## PROBLEM DESCRIPTION
Your response to the data below should hold nothing except the lines from the one containing "ZTE Blade V7" down to the one containing "John K. - Microsoft", reproduced exactly and without pictures.

(Pictures with short captions)
........
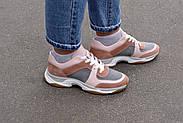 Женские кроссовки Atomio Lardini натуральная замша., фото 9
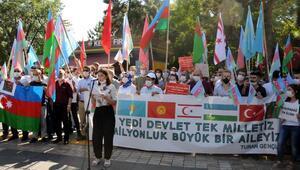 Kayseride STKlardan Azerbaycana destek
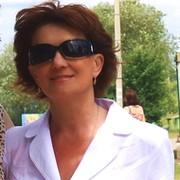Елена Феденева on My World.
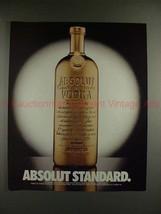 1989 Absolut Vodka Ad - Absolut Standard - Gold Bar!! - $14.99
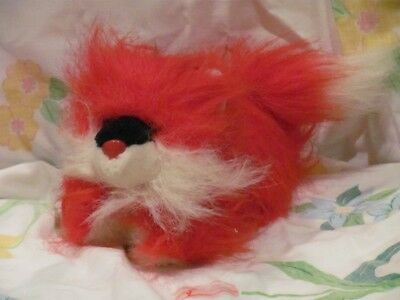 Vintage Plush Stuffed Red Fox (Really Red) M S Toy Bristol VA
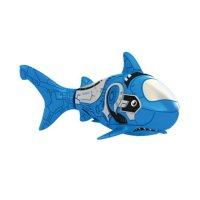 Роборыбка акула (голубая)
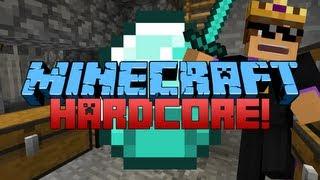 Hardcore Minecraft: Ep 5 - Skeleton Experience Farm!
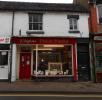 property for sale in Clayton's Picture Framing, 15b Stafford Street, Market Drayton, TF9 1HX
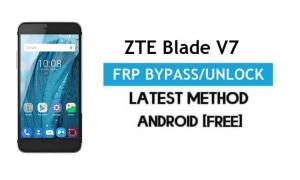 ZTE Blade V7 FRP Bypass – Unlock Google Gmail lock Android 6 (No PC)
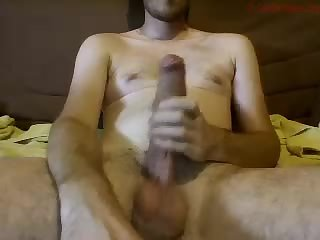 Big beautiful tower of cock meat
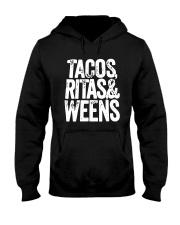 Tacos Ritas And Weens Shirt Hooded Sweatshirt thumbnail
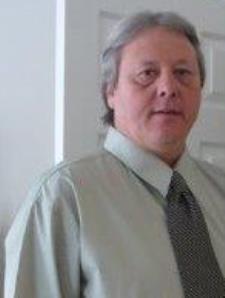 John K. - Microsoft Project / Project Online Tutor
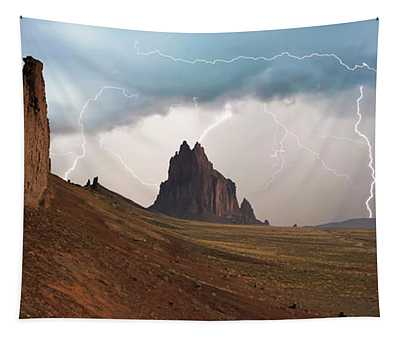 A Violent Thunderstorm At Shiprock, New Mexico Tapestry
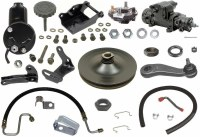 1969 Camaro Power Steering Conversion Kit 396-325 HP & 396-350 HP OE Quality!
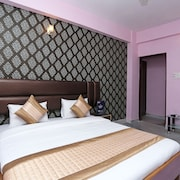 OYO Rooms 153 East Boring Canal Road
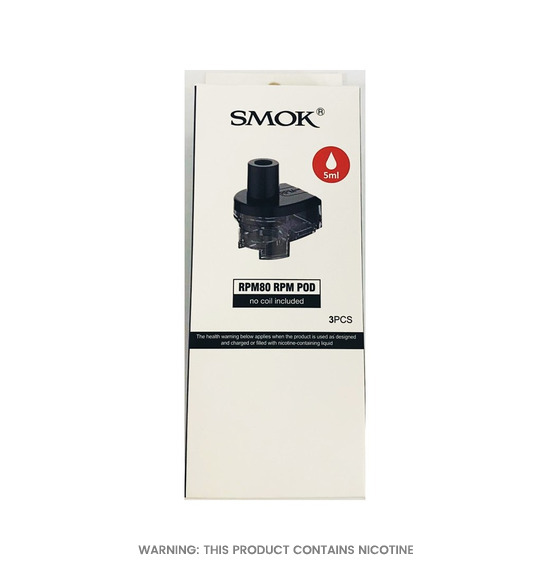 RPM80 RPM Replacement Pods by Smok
........
## TASK OUTPUT
 ZTE Blade V7 FRP Bypass – Unlock Google Gmail lock Android 6 (No PC)
 Big beautiful tower of cock meat
 Tacos Ritas And Weens Shirt Hooded Sweatshirt thumbnail
 John K. - Microsoft Project / Project Online Tutor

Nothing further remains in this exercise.